Only 9 days? 9 days is brilliant Whitewineoh! !! Well Done You!!
Before this fellowship, the most I had ever managed was 3 days in a row! It still is for me only ever one day at a time and your 9 days are every bit as valuable as my years.
I felt very comforted and hopeful listening to the old timers in meetings - amazing, but I also found it extremely helpful to chat with people who like myself weren't ages away from their last drink.
Sharing your own experience strength and hope is the best advice you can give anyone. It comes from doing, not from thinking and this is always best. Keep sharing you are a mirror to my past and I need to be reminded of it frequently.
You are helping me a lot.
Don't let fear of people, places or things prevent you from attending a meeting. One important exception is if there is true danger than go somewhere else. An example of true danger would be crossing Central Park alone at night to go to a meeting. NOT WISE! you may not make it.
In any situation follow your gut instinct. If it doesn't feel right, DON"T DO IT. and follow this up by discussing it with your sponsor.
Larry, -------------------- Courage is not the absence of fear, but rather the judgement that something else is more important than fear.

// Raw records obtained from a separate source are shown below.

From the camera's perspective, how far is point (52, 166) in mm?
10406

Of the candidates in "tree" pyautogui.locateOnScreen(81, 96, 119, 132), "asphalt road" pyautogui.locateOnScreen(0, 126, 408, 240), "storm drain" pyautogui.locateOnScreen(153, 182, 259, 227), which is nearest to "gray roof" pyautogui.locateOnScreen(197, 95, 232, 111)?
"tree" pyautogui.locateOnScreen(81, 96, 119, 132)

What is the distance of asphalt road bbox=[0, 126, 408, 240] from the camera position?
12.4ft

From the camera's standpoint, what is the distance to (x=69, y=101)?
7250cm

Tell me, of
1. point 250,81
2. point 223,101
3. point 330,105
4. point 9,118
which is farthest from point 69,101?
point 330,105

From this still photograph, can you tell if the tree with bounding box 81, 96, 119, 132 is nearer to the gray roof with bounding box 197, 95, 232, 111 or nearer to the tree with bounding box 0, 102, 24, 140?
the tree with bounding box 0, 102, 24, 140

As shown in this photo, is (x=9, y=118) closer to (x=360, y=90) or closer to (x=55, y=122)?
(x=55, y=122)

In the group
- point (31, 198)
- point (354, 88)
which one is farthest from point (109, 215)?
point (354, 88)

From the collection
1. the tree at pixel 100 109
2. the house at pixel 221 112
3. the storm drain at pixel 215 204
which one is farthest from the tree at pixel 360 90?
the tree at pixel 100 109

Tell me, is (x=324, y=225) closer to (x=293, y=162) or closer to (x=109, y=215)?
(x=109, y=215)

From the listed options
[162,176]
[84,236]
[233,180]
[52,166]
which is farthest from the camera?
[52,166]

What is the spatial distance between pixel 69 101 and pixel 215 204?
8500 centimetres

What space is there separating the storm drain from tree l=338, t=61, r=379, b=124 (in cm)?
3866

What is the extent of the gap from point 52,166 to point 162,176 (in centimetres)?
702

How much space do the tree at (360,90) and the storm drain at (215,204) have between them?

Yeah, I am actually really happy about the nine days as far as I go, because I honestly didn't remember what the hell it felt like to be sober. I was sober a total of two days in maybe six or seven years. Never made it more than one day before AA. So yeah, I'm pleased about that. I just know that while it feels big to me, I am still in just the very beginning.

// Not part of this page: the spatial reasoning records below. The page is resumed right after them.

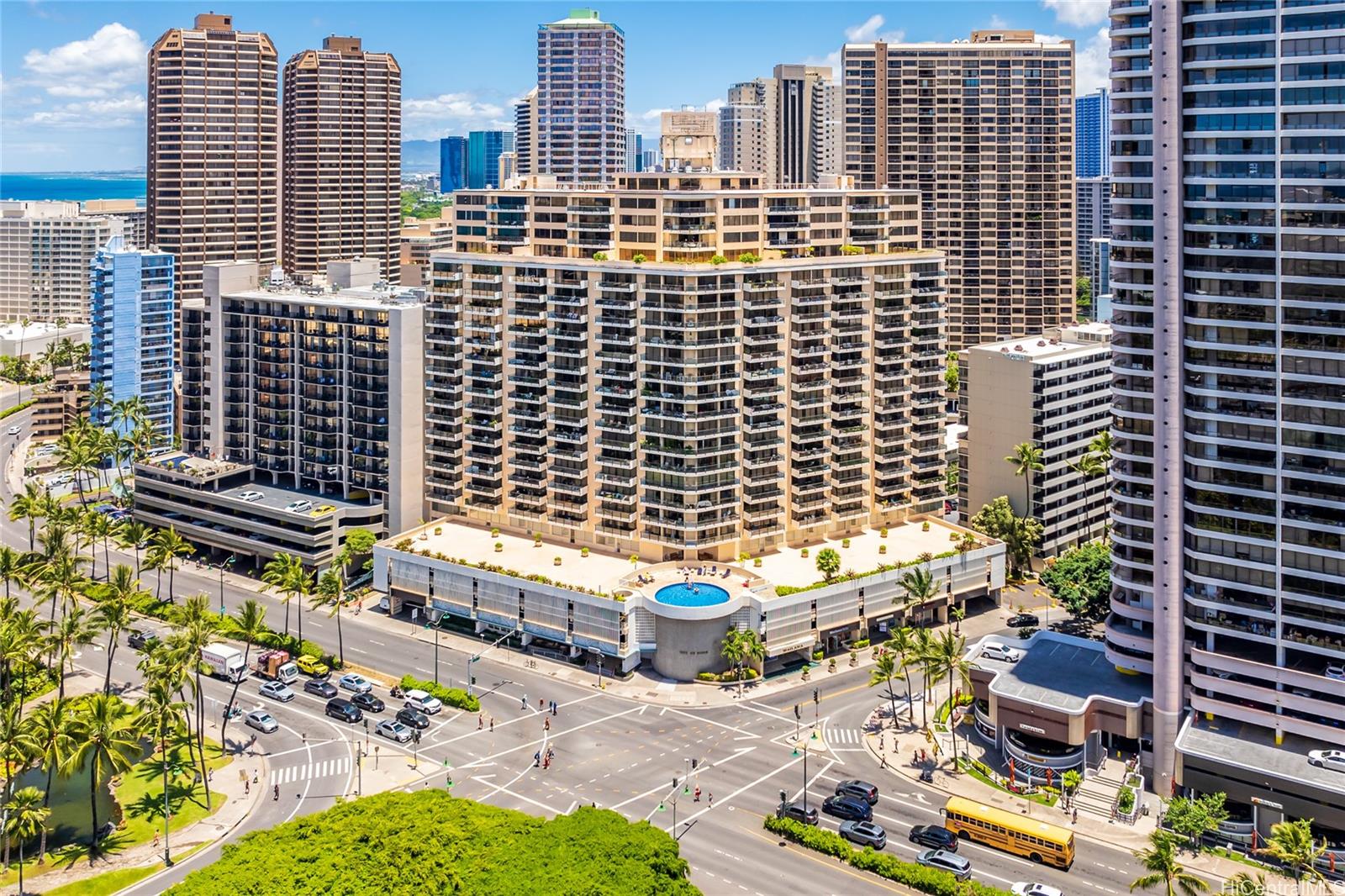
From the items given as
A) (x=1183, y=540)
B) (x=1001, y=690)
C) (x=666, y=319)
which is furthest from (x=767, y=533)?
(x=1183, y=540)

Regarding the ex, despite everything that happened, I really don't bear him any ill will. I want him to be happy, to get better himself, etc. I don't think he meant me any harm and I know he loved me to bits, I just came to a point where I knew that though I loved him, he wasn't responsible or grown up enough to build a life with. I'm not afraid of him or anything, it would just be so emotional for me to see him, I really don't want to. (Add to that, that I feel like I look pretty gross right now. All broken out and puffy.)
Anyone ,with even one day can carry the message of recovery! If you think about it,each "new " day we are all newcomers!!none of us have been here before,unless you got time travel down pat..:) Sit down and enjoy the company of those others ,just like you,thank God for where you are now compared to where you were or could be .A sobering thought in itself....thanks for being here.....................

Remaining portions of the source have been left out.